While names become a personal part of our identification, ironically, most of us had no choice in our name. At least for many in the contemporary United States, the family choose the name before the baby is even born, making the name more about their prior image than something about the baby itself. A few people change their name legally, and many decide what form of the name they prefer. (Please call me Steven; it really is not too much effort to add that second syllable.) Both situations require recognition from others, either a court or those with whom you interact. (In my experience, that second syllable is too much to ask of some people, sigh.)
Names for businesses and other commercial enterprises are trickier. You cannot simply call your burger joint McDonald’s or Burger King, so significant limits exist on your control over a business name. In the United States, the Patent and Trademark Office (PTO) must approve your name for you to receive a trademark. Beyond the issue of someone else registering the name already, the PTO can reject offensive and disparaging names. Several Native Americans have used this rule to convince the PTO to revoke (pending appeal) the trademark for the Washington Redskins because it is disparaging to Native Americans.

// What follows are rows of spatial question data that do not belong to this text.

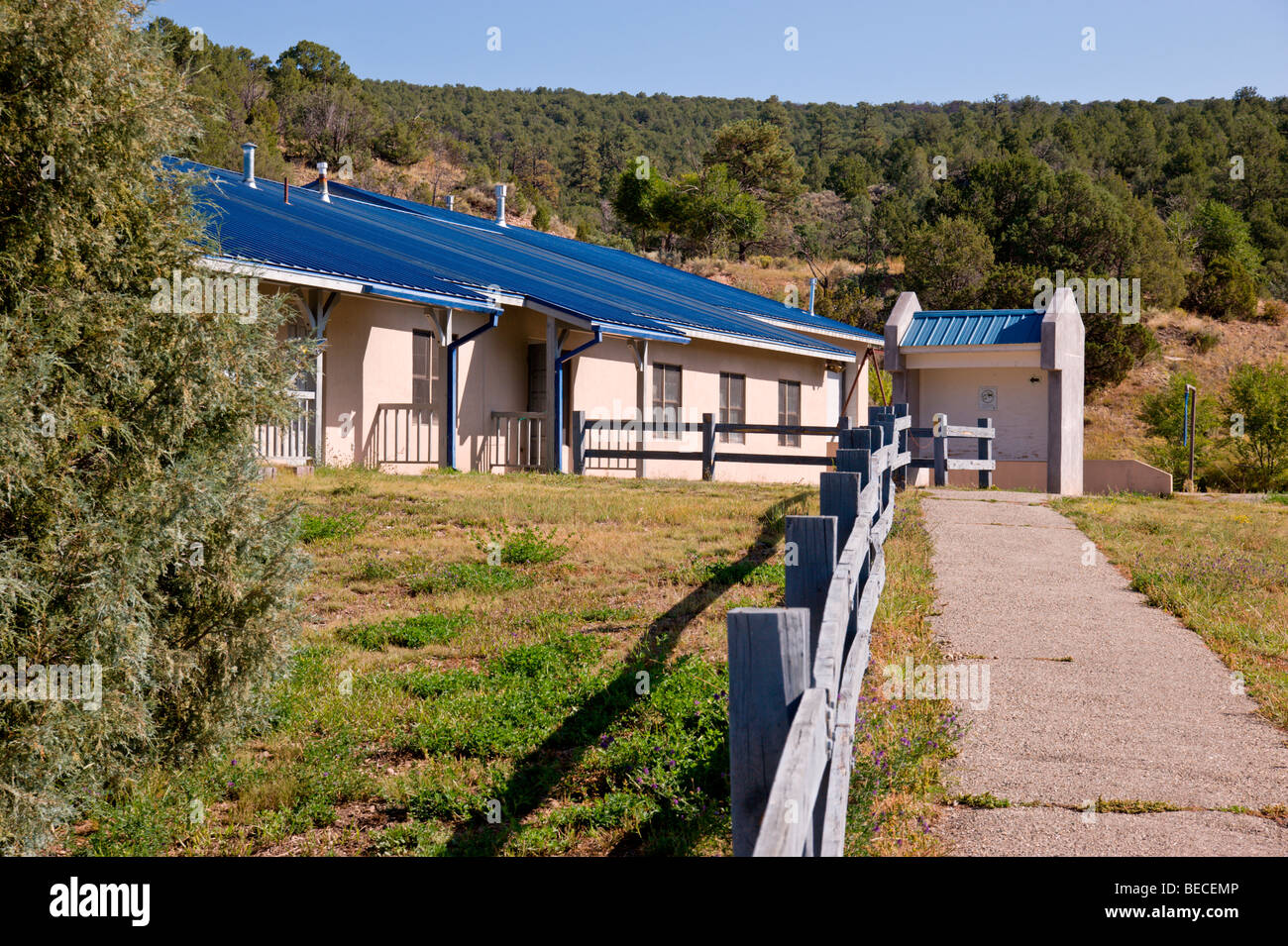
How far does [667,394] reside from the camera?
21500 millimetres

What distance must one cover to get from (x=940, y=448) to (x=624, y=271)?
12.3m

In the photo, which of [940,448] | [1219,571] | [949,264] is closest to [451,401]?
[940,448]

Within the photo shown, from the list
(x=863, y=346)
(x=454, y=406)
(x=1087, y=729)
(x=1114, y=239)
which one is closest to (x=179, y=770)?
(x=1087, y=729)

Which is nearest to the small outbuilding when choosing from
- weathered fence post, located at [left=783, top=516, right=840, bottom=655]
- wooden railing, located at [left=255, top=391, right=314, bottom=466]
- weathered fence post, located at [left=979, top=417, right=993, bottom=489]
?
weathered fence post, located at [left=979, top=417, right=993, bottom=489]

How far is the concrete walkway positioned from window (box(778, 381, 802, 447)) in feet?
50.5

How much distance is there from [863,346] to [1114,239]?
970 inches

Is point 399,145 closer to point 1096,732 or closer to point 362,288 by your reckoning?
point 362,288

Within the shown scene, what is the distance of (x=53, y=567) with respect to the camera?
4602 mm

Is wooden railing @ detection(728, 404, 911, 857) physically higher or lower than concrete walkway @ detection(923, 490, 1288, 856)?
higher

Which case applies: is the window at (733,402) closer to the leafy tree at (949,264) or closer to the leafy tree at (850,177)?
the leafy tree at (949,264)

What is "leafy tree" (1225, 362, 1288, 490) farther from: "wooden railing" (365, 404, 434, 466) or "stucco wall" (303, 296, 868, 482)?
"wooden railing" (365, 404, 434, 466)

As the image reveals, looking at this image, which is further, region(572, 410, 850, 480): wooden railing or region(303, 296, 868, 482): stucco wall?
region(572, 410, 850, 480): wooden railing

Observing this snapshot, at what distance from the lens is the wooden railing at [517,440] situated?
1797 cm

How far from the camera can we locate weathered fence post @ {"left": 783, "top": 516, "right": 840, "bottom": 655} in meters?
4.46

The challenge becomes, like so many things, who defines if a name is offensive. Is the intention of the person or group attempting to register the name important, or is the way a group might interpret it (or more specifically how the PTO anticipates that someone would interpret it) decisive? An interesting case in point is the music group that identifies as Asian-American and wants to register their name as The Slants. They have described the name as an effort to reclaim that label, resignifying the slur in a positive manner that they, as the frequent object of the slur, control. The PTO has repeatedly ruled against their petition, even when they argued that the band name had nothing to do with being Asian American, because the PTO expects that the ethnicity of the band members would lead many to connect the band name to people of Asian heritage. Therefore, another band not identified as Asian American could presumably register the name, giving a non-ethnic rationale for it, that this band was denied because of their ethnicity.

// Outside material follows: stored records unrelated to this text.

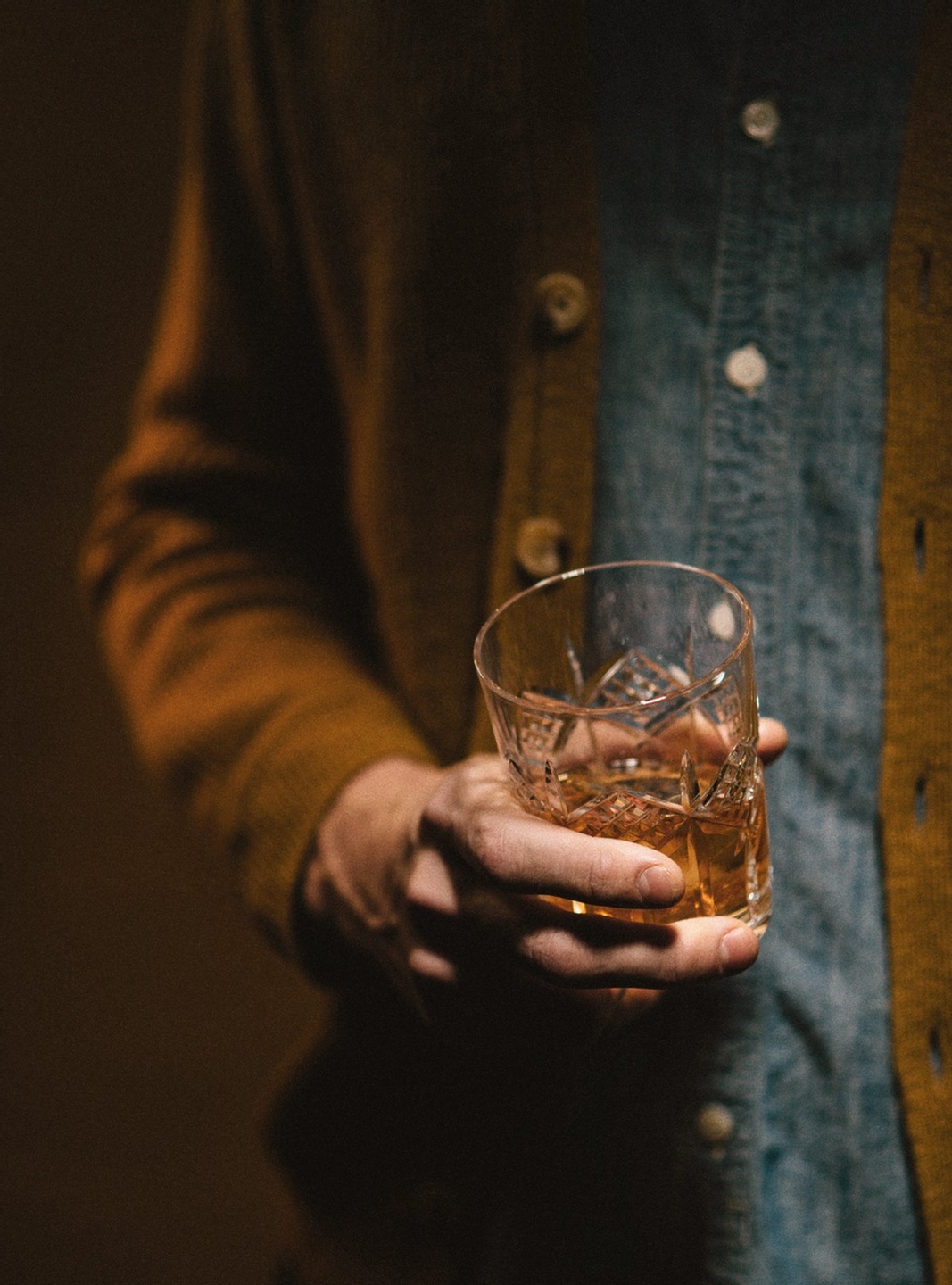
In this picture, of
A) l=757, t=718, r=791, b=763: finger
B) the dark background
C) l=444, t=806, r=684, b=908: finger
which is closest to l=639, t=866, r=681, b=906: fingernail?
l=444, t=806, r=684, b=908: finger

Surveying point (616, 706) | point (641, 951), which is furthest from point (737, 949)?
point (616, 706)

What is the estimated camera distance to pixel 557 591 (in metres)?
0.65

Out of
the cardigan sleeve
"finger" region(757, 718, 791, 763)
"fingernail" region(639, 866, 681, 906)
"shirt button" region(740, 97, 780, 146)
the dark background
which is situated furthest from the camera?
the dark background

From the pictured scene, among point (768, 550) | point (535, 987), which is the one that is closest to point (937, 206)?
point (768, 550)

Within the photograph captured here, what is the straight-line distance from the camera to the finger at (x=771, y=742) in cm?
62

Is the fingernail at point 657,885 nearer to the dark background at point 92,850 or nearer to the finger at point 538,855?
the finger at point 538,855

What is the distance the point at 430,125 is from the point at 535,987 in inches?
23.9

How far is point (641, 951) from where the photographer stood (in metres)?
0.53

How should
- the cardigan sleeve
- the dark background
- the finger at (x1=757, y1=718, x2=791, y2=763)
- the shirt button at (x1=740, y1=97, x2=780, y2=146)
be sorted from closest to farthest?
the finger at (x1=757, y1=718, x2=791, y2=763), the shirt button at (x1=740, y1=97, x2=780, y2=146), the cardigan sleeve, the dark background

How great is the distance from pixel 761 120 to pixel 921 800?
0.48 meters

So the irony of naming can be rich. Monica Miller wrote previously on this blog, when discussing a judge changing a baby’s name, that “meaning and human interests is/are often read into empty signs and signifiers of identity.” The crux of the matter here, as with most debates over signs and signifiers, is who has the power to determine what meaning and human interest should determine the ruling. A name like The Slants has no inherent meaning. In this case, the government agency (as a part of the Department of Commerce) emphasizes a derogatory meaning that some have read into the sign and, on that basis, denies a trademark to a group who, ironically, identify as victims of that derogatory reading of the name and want to challenge that derogatory meaning. Their website explains their experience,
It was like banging our head against the wall, trying to convince someone that we were not offensive to ourselves, that the community was in overwhelming support of our band.

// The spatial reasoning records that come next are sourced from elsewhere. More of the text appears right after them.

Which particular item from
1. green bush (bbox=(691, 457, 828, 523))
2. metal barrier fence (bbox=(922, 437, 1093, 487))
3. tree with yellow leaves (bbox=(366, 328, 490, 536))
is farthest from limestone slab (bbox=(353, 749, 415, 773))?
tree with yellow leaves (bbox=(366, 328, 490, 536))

But competing meanings add a further twist to this story. The Slants have won a court ruling allowing them to reapply for the name, using free speech and discrimination rationale. If their ability to receive a trademark, and their freedom to identify themselves as they wish, is restricted because of their ethnicity, a new reading of free speech may arise, which may have consequences in other trademark rulings. So, the emptiness of another sign becomes a tool to challenge the application of a particular meaning to another empty sign.